▸ **What you need to do**:
Resume the passage on property-testing a Caesar cipher in Clojure, picking up right after its final line.

▸ **Passage**:

....................

Testing shift requires a new generator. gen/elements selects a random element from a collection, in this case (range 26), which is the full range of translations we want to allow. 

The encoding is a 3 step process: convert to int, shift, convert to letter. While not strictly necessary, it is nice to have a function that aggregates these steps. The test just duplicates the logic of the translate (xlate) function, but because we have the test, if later we find a more efficient way to perform the translation we can still rely on the known good algorithm to validate it.

(defn xlate-let [n let]
  (->> (let-to-num let)
       (shift n)
       (num-to-let)))

(defspec xlate-let-combines-the-steps
  100
  (prop/for-all [n (gen/elements (range 26))
                 c gen-lower-case]
                (= (num-to-let (shift n (let-to-num c)))
                   (xlate-let n c))))

All that remains is to translate a whole phrase:

(defn translate [n phrase]
  (for [letter phrase]
    (xlate-let n letter)))

(defspec translate-round-trip
  100
  (prop/for-all [n (gen/elements (range 26))
                 v (gen/vector gen-lower-case)]
                (= (translate (* -1 n) (translate n v))
                   v)))

We have added another generator here. gen/vector generates a vector containing 0 or more elements from the provided generator, in this case gen-lower-case.

Running all 5 tests yields this result:

lein test caesar-cipher.core-test
{:test-var xlate-let-combines-the-steps, :result true, :num-tests 100, :seed 1414985079696}
{:test-var shift-round-trip, :result true, :num-tests 100, :seed 1414985079723}
{:test-var translate-round-trip, :result true, :num-tests 100, :seed 1414985079734}
{:test-var let-to-num-to-let, :result true, :num-tests 100, :seed 1414985079784}
{:test-var let-to-num-returns-0-to-25, :result true, :num-tests 100, :seed 1414985079790}

Ran 5 tests containing 5 assertions.

....................

Stored data entries
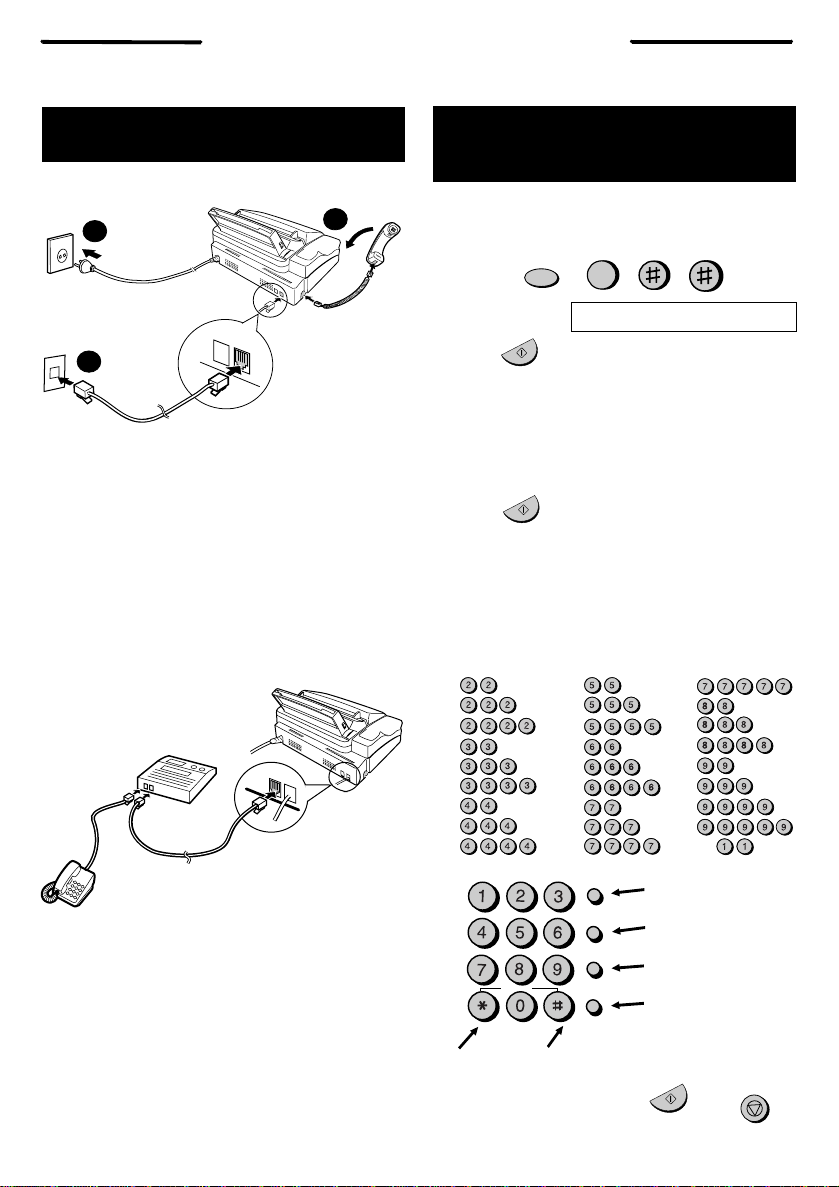 2 2
2 2 2
2 2 2 2
3 3
3 3 3
3 3 3 3
4 4
4 4 4
4 4 4 4

5 5
5 5 5
5 5 5 5
6 6
6 6 6
6 6 6 6
7 7
7 7 7
7 7 7 7

7 7 7 7 7
8 8
8 8 8
8 8 8 8
9 9
9 9 9
9 9 9 9
9 9 9 9 9
1 1

1 2 3
4 5 6
7 8 9
* 0 #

....................

▸ **Answer to this problem**:
Phase Two
The tests are passing, but I am not happy with the results. The translate function is passed a string but it returns a sequence of characters:

(translate -13 (translate 13 "Property-based testing is fun."))
(\P \r \o \p \e \r \t \y \- \b \a \s \e \d \space \t \e \s \t \i \n \g \space \i \s \space \f \u \n \.)

Also, translate will yield unprintable characters:  
(translate 13 "Property-based testing is fun.")
(\] \ \| \} \r \ \ \ \: \o \n \ \r \q \- \ \r \ \ \v \{ \t \- \v \ \- \s \ \{ \;)

For phase two of this project, I want to only translate lowercase letters, I want the result of translating a lowercase character to always yield a lowercase character and I want the result of translation to be a string, not a sequence of characters. Each of these are testable properties.

Adding the test that shift returns a number between 0 and 25 (which we translate to lowercase letters) lets us see what a failing test looks like.

(defspec shift-returns-0-to-25
  100
  (prop/for-all [n (gen/elements (range 26))
                 c gen-lower-case]
    (let [v (shift n (let-to-num c))]
      (and (>= v 0)
           (< v 26)))))

{:test-var shift-returns-0-to-25, :result false, :seed 1414986620265, :failing-size 2, :num-tests 3, :fail [23 l], :shrunk {:total-nodes-visited 19, :depth 3, :result false, :smallest [15 l]}}

Here we see that we failed when we tried shifting the character ‘l’ 23 characters. test.check has a feature called shrinking, that tries to find the smallest value for an input that will cause the test to fail. Here we see that test.check has determined that shifting the letter l by 15 is the minimum value that will cause it to exceed 25. L, as the 12th letter has a value of 11, since we start counting at 0. In this case, it is not an important feature, but if we were testing complicated data structures it would be really nice to have our failing cases simplified for us.

This problem is easily solved:

(defn shift [n i]
  (mod (+ i n) 26))

To test that we are translating only lower-case letters, we can generate a string and compare the non-lowercase letters to the non-lowercase letters of the translated string.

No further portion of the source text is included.